Two distinct participant cohorts (a retrospective and prospective cohort) were recruited. Graduate nurses were interviewed in phase one of the study to describe and reflect on the entirety of the process that they had taken from before enrolment in a BN program to one year post graduation. In the second phase of the study participants who were currently enrolled in years 1-3 of the BN program were recruited to provide raw data about the process as it unfolded. The two approaches to data collection: data recall or retrospective data together with data gathered in real time, or prospective data provided largely congruent accounts; however, each cohort provided a unique perspective on the process of Repatterning.

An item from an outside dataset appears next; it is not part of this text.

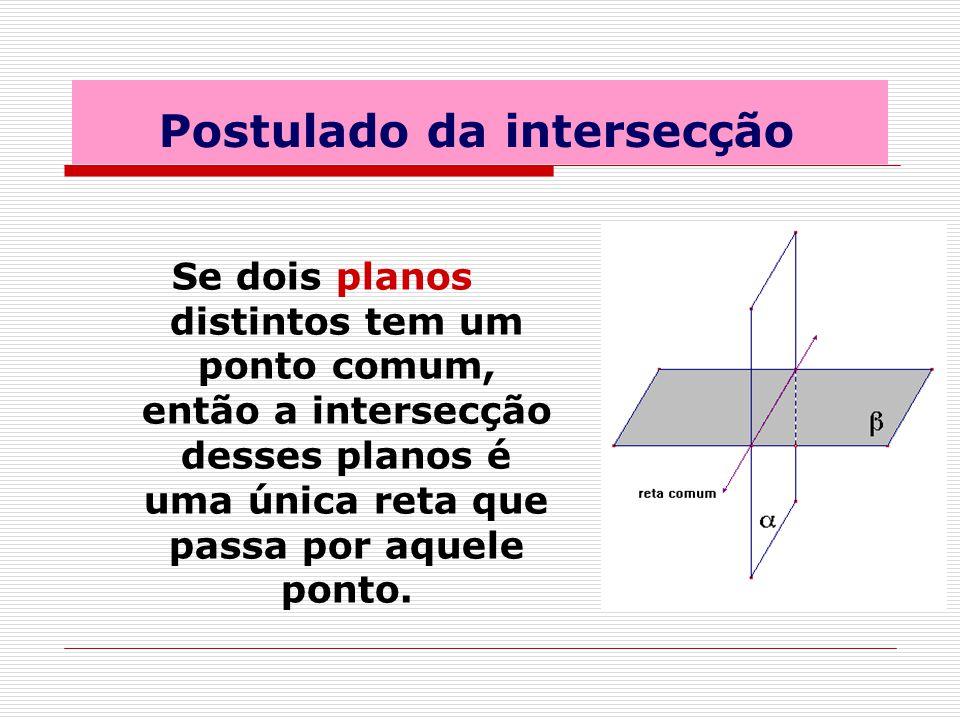 Postulado da intersecção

Grounded theory methods facilitated the creation of core categories as a means of understanding a phenomenon, and in this study, RepatteRNing emerged as the core category that explained the process that participants engage in and around and which the categories and conceptual elements coalesced to create a common theoretical narrative. Repatterning is the substantive middle range theory that emerged. Repatterning explains the process of reintegrating a new understanding of nursing as a Registered Nurse in Australia. The theory is, based on assimilating new learning and a new scope of practice that acknowledges previous knowledge and practice, for the ENs and IQNs who pursued BN education. RepatteRNing contextualises and integrates five overlapping stages: YeaRNing, ChuRNing, ReleaRNing, and AdjouRNing and EaRNing which inductively emerged from the exhaustive, iterative, and constant comparative analysis of participant data. In addition to the five phases, there are 19 sub-categories that characterise the social process of RepatteRNing for the EN and IQN.
As part of the data collection and analytic process and to ensure that the theory ‘fit’ and ‘worked’ for participants, confirmatory interviews were conducted with 35 participants to add clarification and richness of detail to their narratives. Follow-up interviews arose from a place of theoretical sensitivity and ensured the achievement of data saturation and complete category descriptions and densification of verbatim illustrations of the categories. Key staff members who taught or supported student learning and student success were asked to review the substantive theory as it evolved to determine “fit” and “work”. Finally, student and staff participants were asked to review opportunities in which the middle range theory of Repatterning could be used, in part or in whole, to facilitate EN/IQN student learning and transition in the future.